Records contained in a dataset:
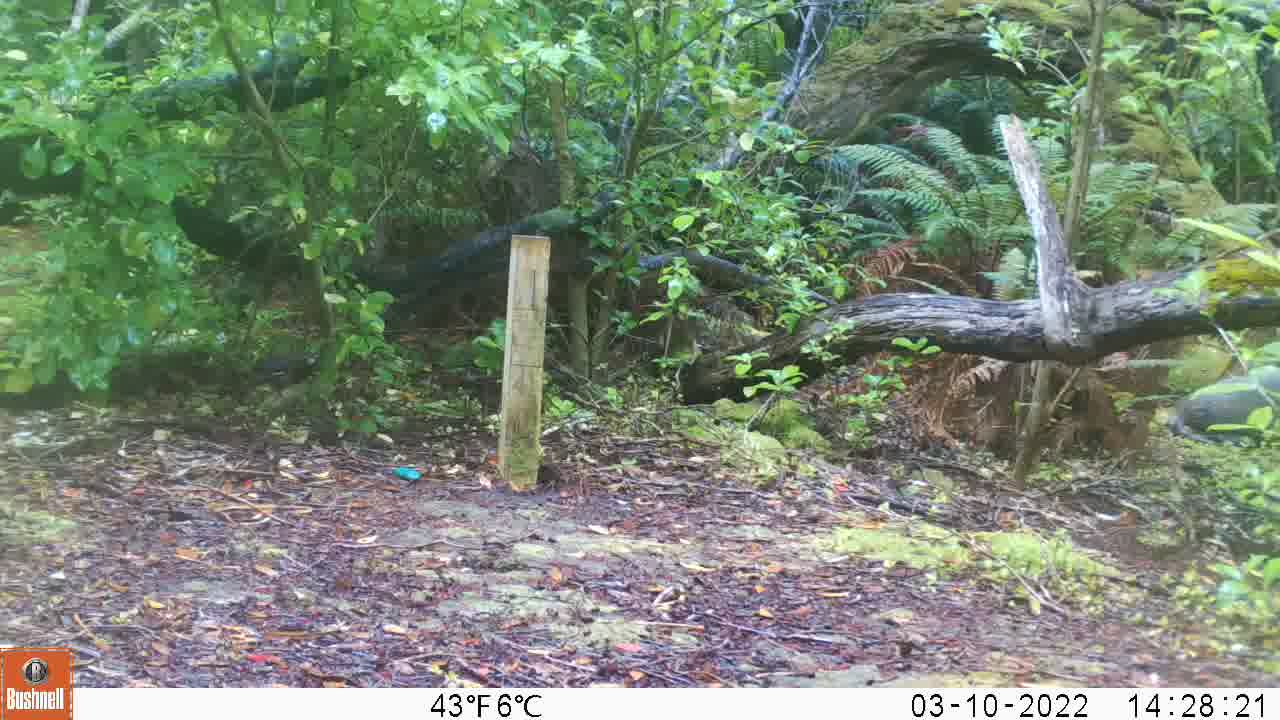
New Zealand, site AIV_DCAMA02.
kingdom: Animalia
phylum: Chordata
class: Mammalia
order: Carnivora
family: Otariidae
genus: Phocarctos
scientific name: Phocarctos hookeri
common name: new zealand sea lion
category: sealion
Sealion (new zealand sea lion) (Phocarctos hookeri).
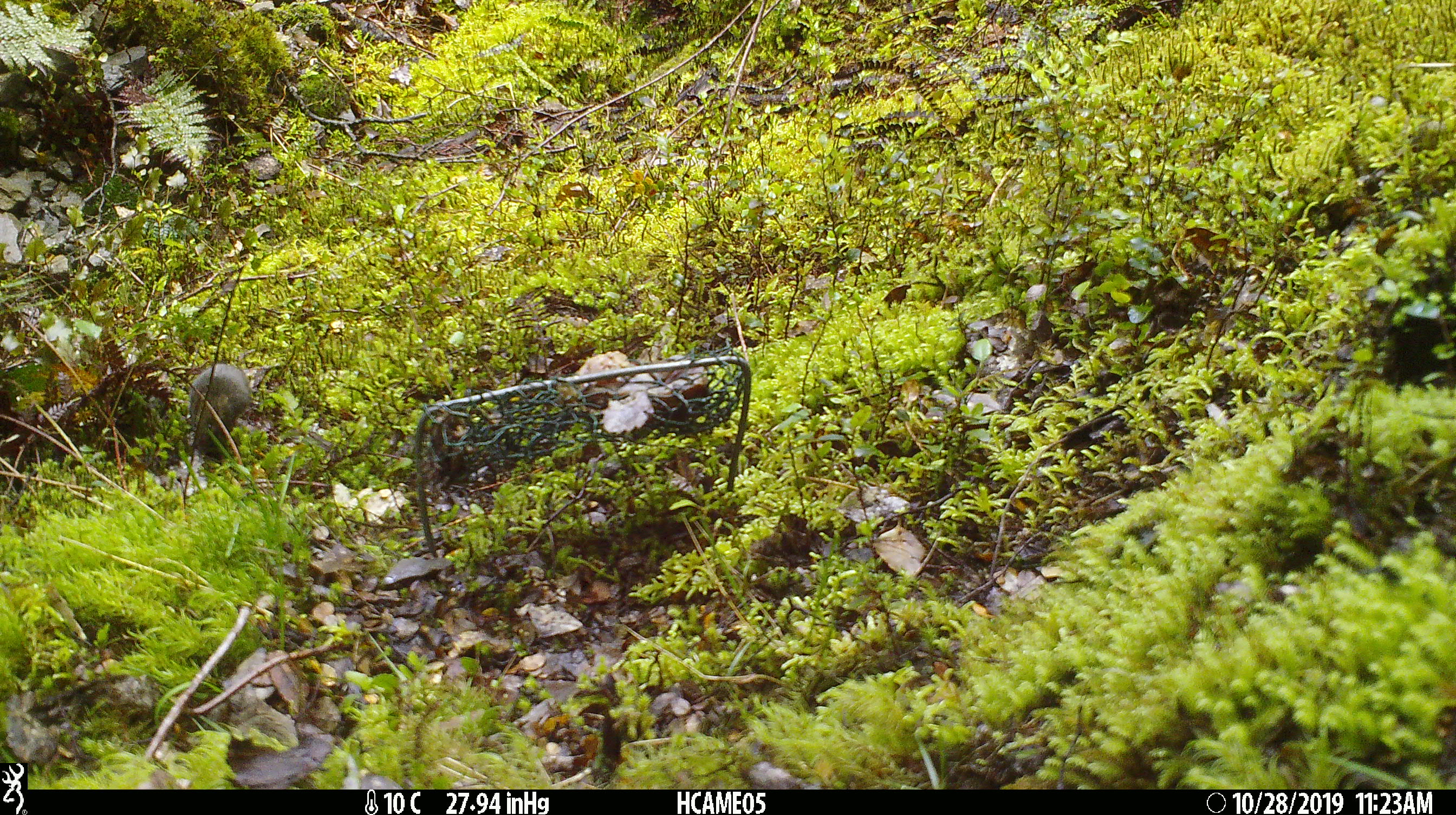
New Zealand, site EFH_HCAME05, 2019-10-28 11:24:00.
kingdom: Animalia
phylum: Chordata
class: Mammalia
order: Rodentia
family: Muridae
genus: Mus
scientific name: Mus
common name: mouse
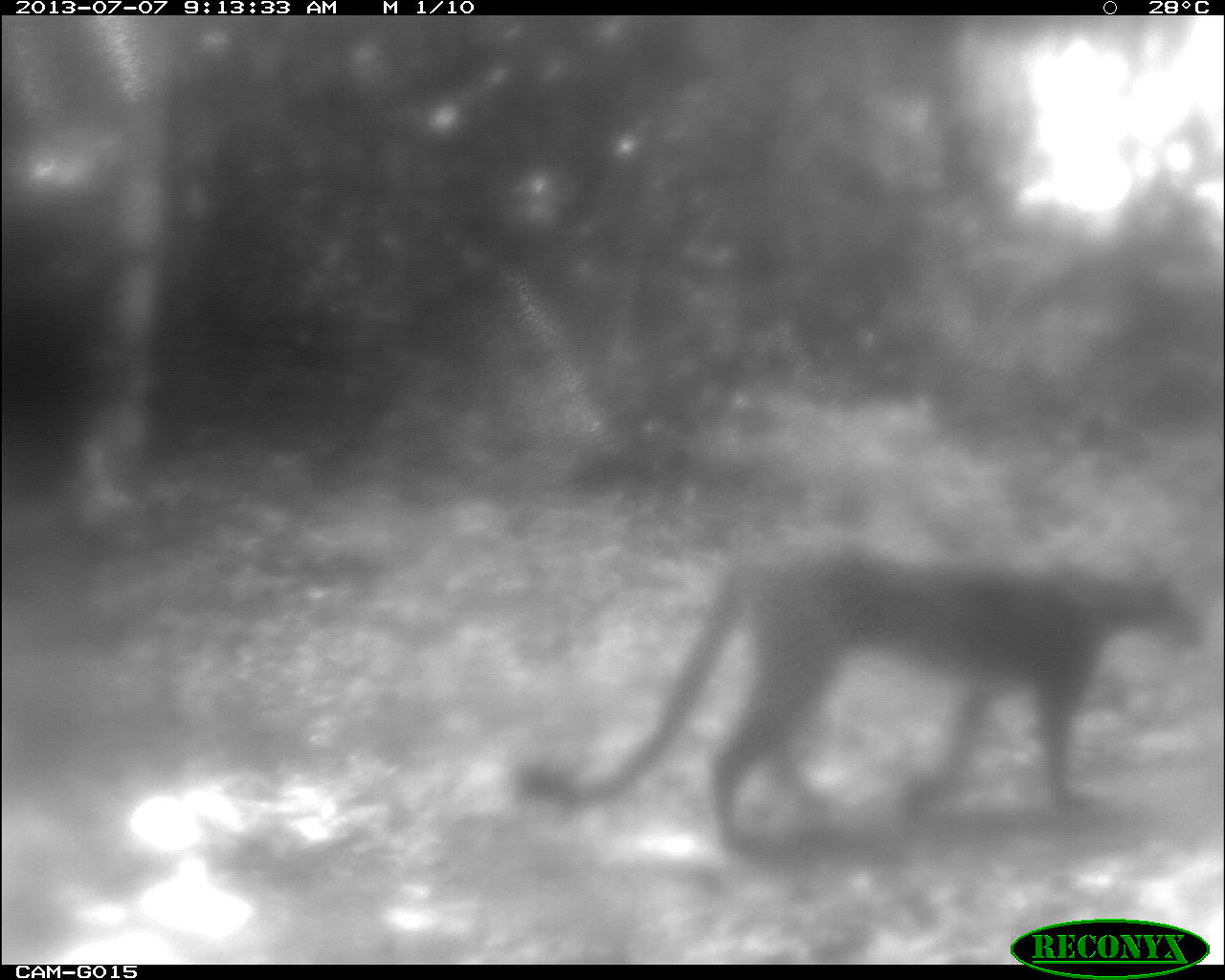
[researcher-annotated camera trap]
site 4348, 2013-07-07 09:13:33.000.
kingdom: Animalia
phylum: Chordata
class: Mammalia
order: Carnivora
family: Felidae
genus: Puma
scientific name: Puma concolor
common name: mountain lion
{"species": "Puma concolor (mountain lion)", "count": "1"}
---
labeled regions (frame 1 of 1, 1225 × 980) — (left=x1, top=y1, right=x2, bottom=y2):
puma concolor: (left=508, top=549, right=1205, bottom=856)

AIM OF THE TASK
Write out each entry word for word, images excluded.

EXERCISE OUTPUT
New Zealand, site AIV_DCAMA02.
kingdom: Animalia
phylum: Chordata
class: Mammalia
order: Carnivora
family: Otariidae
genus: Phocarctos
scientific name: Phocarctos hookeri
common name: new zealand sea lion
category: sealion
Sealion (new zealand sea lion) (Phocarctos hookeri).
New Zealand, site EFH_HCAME05, 2019-10-28 11:24:00.
kingdom: Animalia
phylum: Chordata
class: Mammalia
order: Rodentia
family: Muridae
genus: Mus
scientific name: Mus
common name: mouse
[researcher-annotated camera trap]
site 4348, 2013-07-07 09:13:33.000.
kingdom: Animalia
phylum: Chordata
class: Mammalia
order: Carnivora
family: Felidae
genus: Puma
scientific name: Puma concolor
common name: mountain lion
{"species": "Puma concolor (mountain lion)", "count": "1"}
---
labeled regions (frame 1 of 1, 1225 × 980) — (left=x1, top=y1, right=x2, bottom=y2):
puma concolor: (left=508, top=549, right=1205, bottom=856)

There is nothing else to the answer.